How do you say chutzpah in Pashto? The despicable Bowe Bergdahl — traded for five Taliban bad bellies and a bag of potato chips — has asked President Putt for a pardon. No, really:
Sgt. Bowe Bergdahl, who deserted his Army outpost and was taken prisoner by the Taliban, has asked President Obama to pardon him before leaving the White House next month, according to a report Friday evening.
Bergdahl was freed following five years in captivity in 2014 when the U.S. gave up five Taliban detainees in return for the disgraced service member. The letter was addressed to Obama and thanked him for making the swap that brought him back to the U.S. He is now petitioning the Justice Department for clemency before President-elect Trump takes office due to the Republican’s opposition to him, according to the New York Times.
Bergdahl’s lead defense lawyer, Eugene Fidell, requested a pre-emptive pardon that would preclude his client’s trial on desertion and misbehavior charges. His trial is scheduled to start April 18, 2017. Fidell said if the case has not been approved by Inauguration Day, he will submit a motion to have it dismissed.
This guy should make every Real American ashamed for his country. Not only did he get ransomed for his act of cowardice, he now hopes to skate for it, before Donald Trump takes office; after Jan. 20, he’ll be lucky to ever see the sun again.
Trump railed against Bergdahl while on the campaign trail, calling him a “dirty, rotten traitor” and joked about shooting him for abandoning his troops.
Bergdahl’s just lucky that Franklin Roosevelt or Dwight Eisenhower isn’t president; otherwise he might have gotten the Eddie Slovik treatment:
The 28th Division had seen many cases of soldiers wounding themselves or deserting in the hopes of a prison sentence that would at least protect them from the perils of combat. So a legal officer of the 28th offered Slovik a deal: Dive into combat immediately and avoid the court-martial. Slovik refused. He was tried on November 11 for desertion and was convicted in less than two hours. The nine-officer court-martial panel passed a unanimous sentence: execution-“to be shot to death with musketry.”
Slovik’s appeal failed.

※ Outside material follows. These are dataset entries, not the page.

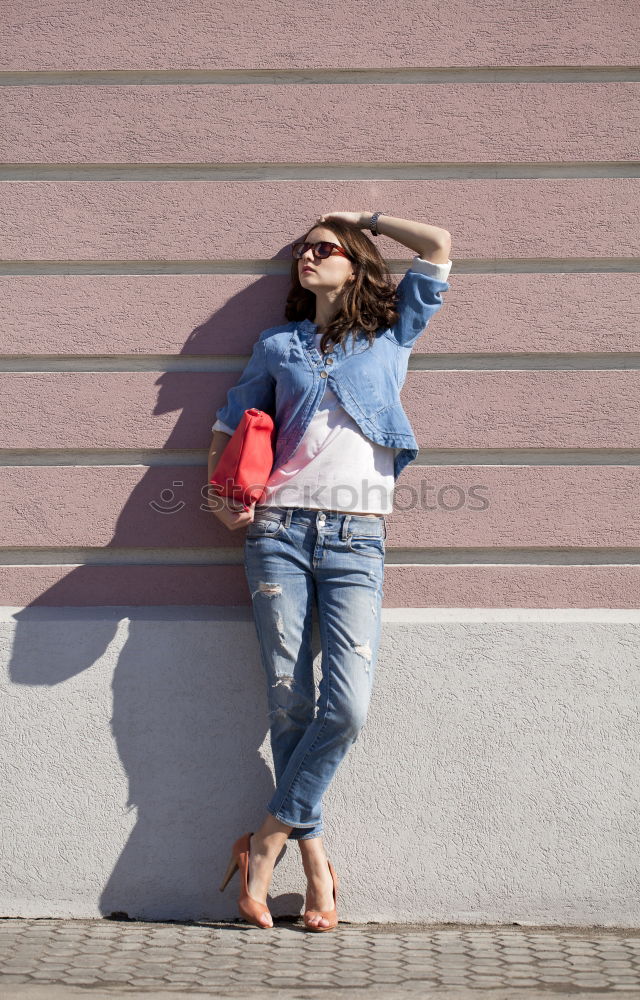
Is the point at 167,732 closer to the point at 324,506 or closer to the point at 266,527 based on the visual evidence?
the point at 266,527

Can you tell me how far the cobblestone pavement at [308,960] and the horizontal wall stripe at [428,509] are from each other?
1332 mm

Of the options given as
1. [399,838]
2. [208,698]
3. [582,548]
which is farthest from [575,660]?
[208,698]

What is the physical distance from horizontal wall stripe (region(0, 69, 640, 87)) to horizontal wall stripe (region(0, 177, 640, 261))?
372 mm

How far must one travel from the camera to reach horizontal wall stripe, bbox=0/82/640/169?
3.53m

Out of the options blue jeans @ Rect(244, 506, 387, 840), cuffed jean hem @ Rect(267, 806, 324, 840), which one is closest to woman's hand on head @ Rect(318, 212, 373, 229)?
blue jeans @ Rect(244, 506, 387, 840)

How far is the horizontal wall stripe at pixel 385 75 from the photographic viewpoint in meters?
3.54

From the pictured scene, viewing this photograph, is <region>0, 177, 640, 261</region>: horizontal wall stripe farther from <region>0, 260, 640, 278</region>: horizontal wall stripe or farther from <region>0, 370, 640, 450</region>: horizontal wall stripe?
<region>0, 370, 640, 450</region>: horizontal wall stripe

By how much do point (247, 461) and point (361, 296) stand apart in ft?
2.37

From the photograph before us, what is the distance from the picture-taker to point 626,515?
140 inches

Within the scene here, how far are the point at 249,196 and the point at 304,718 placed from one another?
1898 mm

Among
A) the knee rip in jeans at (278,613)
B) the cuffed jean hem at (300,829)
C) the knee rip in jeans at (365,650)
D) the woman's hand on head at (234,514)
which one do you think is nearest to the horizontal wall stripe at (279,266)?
the woman's hand on head at (234,514)

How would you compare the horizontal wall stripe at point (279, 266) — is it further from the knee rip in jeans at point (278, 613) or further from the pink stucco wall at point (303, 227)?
the knee rip in jeans at point (278, 613)

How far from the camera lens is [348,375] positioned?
10.8ft

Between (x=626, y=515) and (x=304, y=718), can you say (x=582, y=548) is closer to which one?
(x=626, y=515)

It was held that he “directly challenged the authority” of the United States and that “future discipline depends upon a resolute reply to this challenge.” Slovik was to pay for his recalcitrant attitude-and he was to be made an example. One last appeal was made-to General Dwight D. Eisenhower, the Supreme Allied Commander. The timing was bad for mercy. The Battle of the Bulge in the Ardennes forest was issuing in literally thousands of American casualties, not to mention the second largest surrender of an American Army unit during the war. Eisenhower upheld the sentence.
Slovik would be shot to death by a 12-man firing squad in eastern France in January of 1945. None of the rifleman so much as flinched, believing Slovik had gotten what he deserved.
The Bergdahl case was an affront to American sensibilities, and another reason Trump was elected. Let the Left defend him if they can.